### YOUR GOAL
Line by line, copy the records below exactly.

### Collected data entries
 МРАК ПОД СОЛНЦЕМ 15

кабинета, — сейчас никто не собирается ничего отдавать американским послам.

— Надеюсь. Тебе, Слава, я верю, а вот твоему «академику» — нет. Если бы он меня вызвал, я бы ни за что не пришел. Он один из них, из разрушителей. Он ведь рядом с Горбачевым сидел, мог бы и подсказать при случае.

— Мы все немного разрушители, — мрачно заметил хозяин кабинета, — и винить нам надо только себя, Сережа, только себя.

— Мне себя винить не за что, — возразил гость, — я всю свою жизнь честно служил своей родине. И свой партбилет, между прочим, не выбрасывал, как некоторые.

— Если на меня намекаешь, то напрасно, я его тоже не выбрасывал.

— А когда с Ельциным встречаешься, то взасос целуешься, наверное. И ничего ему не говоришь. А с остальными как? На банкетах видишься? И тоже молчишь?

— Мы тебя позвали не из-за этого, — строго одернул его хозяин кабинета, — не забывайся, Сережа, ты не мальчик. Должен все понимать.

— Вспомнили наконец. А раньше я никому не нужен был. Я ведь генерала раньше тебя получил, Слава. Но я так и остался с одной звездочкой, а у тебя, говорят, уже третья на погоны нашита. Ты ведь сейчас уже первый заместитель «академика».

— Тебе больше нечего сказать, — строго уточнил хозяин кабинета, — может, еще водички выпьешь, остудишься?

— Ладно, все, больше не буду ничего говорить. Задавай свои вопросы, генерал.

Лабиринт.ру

### EXPECTED OUTPUT
 МРАК ПОД СОЛНЦЕМ 15

кабинета, — сейчас никто не собирается ничего отдавать американским послам.

— Надеюсь. Тебе, Слава, я верю, а вот твоему «академику» — нет. Если бы он меня вызвал, я бы ни за что не пришел. Он один из них, из разрушителей. Он ведь рядом с Горбачевым сидел, мог бы и подсказать при случае.

— Мы все немного разрушители, — мрачно заметил хозяин кабинета, — и винить нам надо только себя, Сережа, только себя.

— Мне себя винить не за что, — возразил гость, — я всю свою жизнь честно служил своей родине. И свой партбилет, между прочим, не выбрасывал, как некоторые.

— Если на меня намекаешь, то напрасно, я его тоже не выбрасывал.

— А когда с Ельциным встречаешься, то взасос целуешься, наверное. И ничего ему не говоришь. А с остальными как? На банкетах видишься? И тоже молчишь?

— Мы тебя позвали не из-за этого, — строго одернул его хозяин кабинета, — не забывайся, Сережа, ты не мальчик. Должен все понимать.

— Вспомнили наконец. А раньше я никому не нужен был. Я ведь генерала раньше тебя получил, Слава. Но я так и остался с одной звездочкой, а у тебя, говорят, уже третья на погоны нашита. Ты ведь сейчас уже первый заместитель «академика».

— Тебе больше нечего сказать, — строго уточнил хозяин кабинета, — может, еще водички выпьешь, остудишься?

— Ладно, все, больше не буду ничего говорить. Задавай свои вопросы, генерал.

Лабиринт.ру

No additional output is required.